The relentlessness of Adulting

 My friend and I were sitting down after work for a coffee and a natter and we both had the same look on our faces. We are both tired. Not just tired but emotionally, physically and mentally tired. We had nothing left to give. Well nothing to give until one of her kids needed something and then suddenly more energy was required to sort out that thing. 

Adulting is one of those things that your parents never tell you about. At least not properly. I suppose a child's brain is more filled with its own tunnel visioned ideas about what will happen in the next 10 minutes and cannot comprehend the next 10 years, let alone the possible next 100!
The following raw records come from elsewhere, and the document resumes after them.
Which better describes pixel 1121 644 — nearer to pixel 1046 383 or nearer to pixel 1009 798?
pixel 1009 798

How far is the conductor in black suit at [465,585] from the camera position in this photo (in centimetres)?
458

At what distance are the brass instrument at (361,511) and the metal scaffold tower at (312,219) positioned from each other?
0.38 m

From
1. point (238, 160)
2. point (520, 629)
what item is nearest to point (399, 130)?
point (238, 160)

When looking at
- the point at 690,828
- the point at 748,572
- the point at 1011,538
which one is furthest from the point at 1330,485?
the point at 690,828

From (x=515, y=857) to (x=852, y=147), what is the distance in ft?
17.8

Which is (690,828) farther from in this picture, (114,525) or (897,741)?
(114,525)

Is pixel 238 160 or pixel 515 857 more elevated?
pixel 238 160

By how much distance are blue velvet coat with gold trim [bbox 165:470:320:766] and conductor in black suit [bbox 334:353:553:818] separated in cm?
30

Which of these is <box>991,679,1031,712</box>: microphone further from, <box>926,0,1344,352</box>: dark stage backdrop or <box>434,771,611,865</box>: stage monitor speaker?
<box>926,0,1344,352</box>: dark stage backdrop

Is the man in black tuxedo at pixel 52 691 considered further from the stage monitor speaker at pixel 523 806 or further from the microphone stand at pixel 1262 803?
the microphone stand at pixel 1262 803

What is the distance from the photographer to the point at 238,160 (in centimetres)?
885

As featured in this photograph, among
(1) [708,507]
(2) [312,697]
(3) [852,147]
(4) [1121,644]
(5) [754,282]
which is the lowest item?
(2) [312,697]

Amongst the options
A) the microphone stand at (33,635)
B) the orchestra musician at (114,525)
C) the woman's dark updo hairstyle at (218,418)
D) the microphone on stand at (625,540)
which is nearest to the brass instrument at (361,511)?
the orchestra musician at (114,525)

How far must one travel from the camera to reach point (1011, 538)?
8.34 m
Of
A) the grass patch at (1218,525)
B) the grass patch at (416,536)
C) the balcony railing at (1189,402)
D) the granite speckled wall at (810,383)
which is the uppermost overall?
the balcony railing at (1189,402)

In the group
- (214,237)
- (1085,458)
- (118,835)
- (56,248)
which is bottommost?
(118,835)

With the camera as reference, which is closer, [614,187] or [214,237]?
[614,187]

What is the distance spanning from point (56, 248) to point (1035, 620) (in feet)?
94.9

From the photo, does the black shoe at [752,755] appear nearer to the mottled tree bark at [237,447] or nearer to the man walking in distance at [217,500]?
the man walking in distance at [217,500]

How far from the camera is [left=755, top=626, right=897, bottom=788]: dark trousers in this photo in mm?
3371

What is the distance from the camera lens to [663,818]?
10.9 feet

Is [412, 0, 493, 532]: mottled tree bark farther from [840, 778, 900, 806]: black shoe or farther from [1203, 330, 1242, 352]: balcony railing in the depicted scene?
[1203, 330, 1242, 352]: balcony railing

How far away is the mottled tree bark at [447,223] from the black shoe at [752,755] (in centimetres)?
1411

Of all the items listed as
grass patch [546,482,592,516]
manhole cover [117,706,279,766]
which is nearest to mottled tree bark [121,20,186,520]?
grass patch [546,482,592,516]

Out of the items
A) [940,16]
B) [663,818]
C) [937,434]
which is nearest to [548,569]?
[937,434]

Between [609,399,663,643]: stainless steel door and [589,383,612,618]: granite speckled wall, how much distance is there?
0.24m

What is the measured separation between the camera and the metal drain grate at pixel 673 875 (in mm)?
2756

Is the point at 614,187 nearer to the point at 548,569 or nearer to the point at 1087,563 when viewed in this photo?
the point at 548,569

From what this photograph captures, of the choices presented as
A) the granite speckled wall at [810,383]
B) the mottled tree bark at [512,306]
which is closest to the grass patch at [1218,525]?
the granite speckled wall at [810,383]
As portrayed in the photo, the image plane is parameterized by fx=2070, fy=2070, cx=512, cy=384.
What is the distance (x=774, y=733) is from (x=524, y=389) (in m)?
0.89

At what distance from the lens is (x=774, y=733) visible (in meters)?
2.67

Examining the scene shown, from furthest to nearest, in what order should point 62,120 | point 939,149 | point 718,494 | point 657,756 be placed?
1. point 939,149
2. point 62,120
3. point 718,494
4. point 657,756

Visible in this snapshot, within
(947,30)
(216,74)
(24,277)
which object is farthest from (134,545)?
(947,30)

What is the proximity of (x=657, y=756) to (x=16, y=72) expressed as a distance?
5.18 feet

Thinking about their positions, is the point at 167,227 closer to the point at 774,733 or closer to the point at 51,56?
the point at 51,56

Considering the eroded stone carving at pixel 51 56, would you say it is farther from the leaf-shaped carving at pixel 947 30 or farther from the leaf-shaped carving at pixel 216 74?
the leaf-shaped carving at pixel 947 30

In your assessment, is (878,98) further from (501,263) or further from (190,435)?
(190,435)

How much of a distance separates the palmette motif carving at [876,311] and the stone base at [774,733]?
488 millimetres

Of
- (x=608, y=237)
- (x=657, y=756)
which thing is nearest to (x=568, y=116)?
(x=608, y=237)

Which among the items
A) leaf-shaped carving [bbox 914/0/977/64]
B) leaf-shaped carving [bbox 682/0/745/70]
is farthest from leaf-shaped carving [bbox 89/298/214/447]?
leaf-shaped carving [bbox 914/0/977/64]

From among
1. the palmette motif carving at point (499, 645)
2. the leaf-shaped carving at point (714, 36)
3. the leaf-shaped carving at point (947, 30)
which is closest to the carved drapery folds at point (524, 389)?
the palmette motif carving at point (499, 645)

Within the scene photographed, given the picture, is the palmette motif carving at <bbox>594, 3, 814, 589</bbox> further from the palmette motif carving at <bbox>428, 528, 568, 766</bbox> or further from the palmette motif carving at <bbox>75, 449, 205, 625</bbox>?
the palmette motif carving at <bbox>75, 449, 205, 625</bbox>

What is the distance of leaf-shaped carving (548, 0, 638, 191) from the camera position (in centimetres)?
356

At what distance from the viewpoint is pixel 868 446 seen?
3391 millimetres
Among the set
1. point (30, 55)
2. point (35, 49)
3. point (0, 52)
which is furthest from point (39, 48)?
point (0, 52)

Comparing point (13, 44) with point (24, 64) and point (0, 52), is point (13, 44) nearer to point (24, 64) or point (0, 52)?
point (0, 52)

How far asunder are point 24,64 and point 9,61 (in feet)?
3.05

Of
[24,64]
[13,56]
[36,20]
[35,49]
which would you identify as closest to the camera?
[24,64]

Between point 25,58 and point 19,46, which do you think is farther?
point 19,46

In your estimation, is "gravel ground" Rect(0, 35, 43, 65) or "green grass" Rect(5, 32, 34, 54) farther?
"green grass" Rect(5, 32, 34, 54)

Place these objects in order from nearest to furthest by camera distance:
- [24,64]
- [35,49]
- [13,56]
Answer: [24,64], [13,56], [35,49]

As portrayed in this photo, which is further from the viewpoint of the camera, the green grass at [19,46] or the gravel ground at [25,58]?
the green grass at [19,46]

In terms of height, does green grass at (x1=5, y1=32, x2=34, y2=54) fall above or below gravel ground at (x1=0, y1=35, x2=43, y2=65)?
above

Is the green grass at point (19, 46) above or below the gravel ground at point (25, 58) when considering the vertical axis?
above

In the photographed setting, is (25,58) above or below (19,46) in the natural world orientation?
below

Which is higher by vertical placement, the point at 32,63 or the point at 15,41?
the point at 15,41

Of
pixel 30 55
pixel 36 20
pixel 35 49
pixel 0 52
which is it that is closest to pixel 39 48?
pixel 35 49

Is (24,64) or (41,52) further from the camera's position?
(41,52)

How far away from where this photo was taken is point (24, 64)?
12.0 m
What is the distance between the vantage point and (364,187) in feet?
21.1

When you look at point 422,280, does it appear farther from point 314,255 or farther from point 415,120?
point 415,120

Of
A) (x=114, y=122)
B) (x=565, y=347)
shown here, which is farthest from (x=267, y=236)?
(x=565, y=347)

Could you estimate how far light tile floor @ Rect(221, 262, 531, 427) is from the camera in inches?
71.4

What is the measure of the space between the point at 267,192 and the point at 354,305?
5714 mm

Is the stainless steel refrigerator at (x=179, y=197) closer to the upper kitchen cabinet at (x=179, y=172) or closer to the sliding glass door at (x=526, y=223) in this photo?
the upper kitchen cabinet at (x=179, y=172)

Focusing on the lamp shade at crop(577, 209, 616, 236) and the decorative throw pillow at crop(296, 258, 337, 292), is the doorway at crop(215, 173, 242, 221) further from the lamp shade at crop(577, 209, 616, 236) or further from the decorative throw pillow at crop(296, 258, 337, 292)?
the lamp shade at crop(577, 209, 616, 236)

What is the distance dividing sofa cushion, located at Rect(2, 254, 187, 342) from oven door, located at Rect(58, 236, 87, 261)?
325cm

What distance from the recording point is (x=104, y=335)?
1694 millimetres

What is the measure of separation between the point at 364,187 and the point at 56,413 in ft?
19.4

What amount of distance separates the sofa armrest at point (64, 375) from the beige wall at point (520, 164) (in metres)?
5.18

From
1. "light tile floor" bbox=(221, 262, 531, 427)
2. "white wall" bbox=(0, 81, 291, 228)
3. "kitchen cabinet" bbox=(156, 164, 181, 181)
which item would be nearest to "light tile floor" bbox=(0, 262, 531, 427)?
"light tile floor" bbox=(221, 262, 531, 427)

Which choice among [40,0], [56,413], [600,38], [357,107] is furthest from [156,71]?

But the bit that got my friend and I was the reality that it is relentless. When something is relentless it feels like it is going to get you in the end regardless of how much effort you do or do not put in. Much like the Sea. You can enjoy it but also feel terrified in equal measure. It is not all bad. You can earn money, spend it as you like, drink, play and eat any pleasure you can afford. You can indulge those things you always wanted as a child and move around as much as you want. But it needs to be treated carefully, like the sea you can have fun, but you can also be caught in a rip tide and drift away from everything you've ever known. You can have a splash about in a dinghy until that dinghy drifts off course and you end up on a desert island with nothing but a phone with no signal and your swimsuit and you are the one at fault and the only one who can sort out any issues. You can be eroded by it, slowly but surely lose parts of yourself to it in a way that is unfathomable but you can see happening right in front of you.   

Oh dear this got darker. 

When did I become the adult? I am almost 39, I should definitely be an adult by now. I don't feel 39, but what is that supposed to feel like? Many people never got to make it to 39 but they always seemed old to me. I don't feel old, except when I am trying to muster energy out of depths of the nothing-left-to-give bucket. 

Then I realised something, perhaps our parents did tell us. All those times when smacking us was the only option because talking was far more effort than just a quick hit to get a message across. "Be back at dark" was them telling us to go away for a few hours while they did the adulting behind closed doors. Things just arrived when you were a kid. You would go shopping with mum or dad but you'd not really take in how much of something you were getting or how they went about earning money to pay for it. How many people had a conversation with their parents about pensions? Paying rent or a mortgage. Maintaining a car, sorting an unexpected puncture, getting and keeping a job, gas and electric, washing up, laundry. Putting the bin out and my absolute least favourite.......dusting.

This is just adulting. Never mind parenting which is all of the above but more in that you have to bring along a little person who cannot communicate well, who is extremely needy and defecates in their pants. 

And this all comes from a totally privileged perspective. I have never had to worry about where my next meal was coming from or being cold all the time. I always had clean clothes and the lights were always on. I had to wait for things that I wanted because my family were not made of money, but I did not struggle. My mother did but she did it in silence so that I didn't worry about anything like adulting. But it didn't show me what it was like and my child mind never asked. 

I do show my son my emotions and I do explain what I am feeling, but I don't expect him to understand. I just hope he isn't shocked when it is his turn to be me.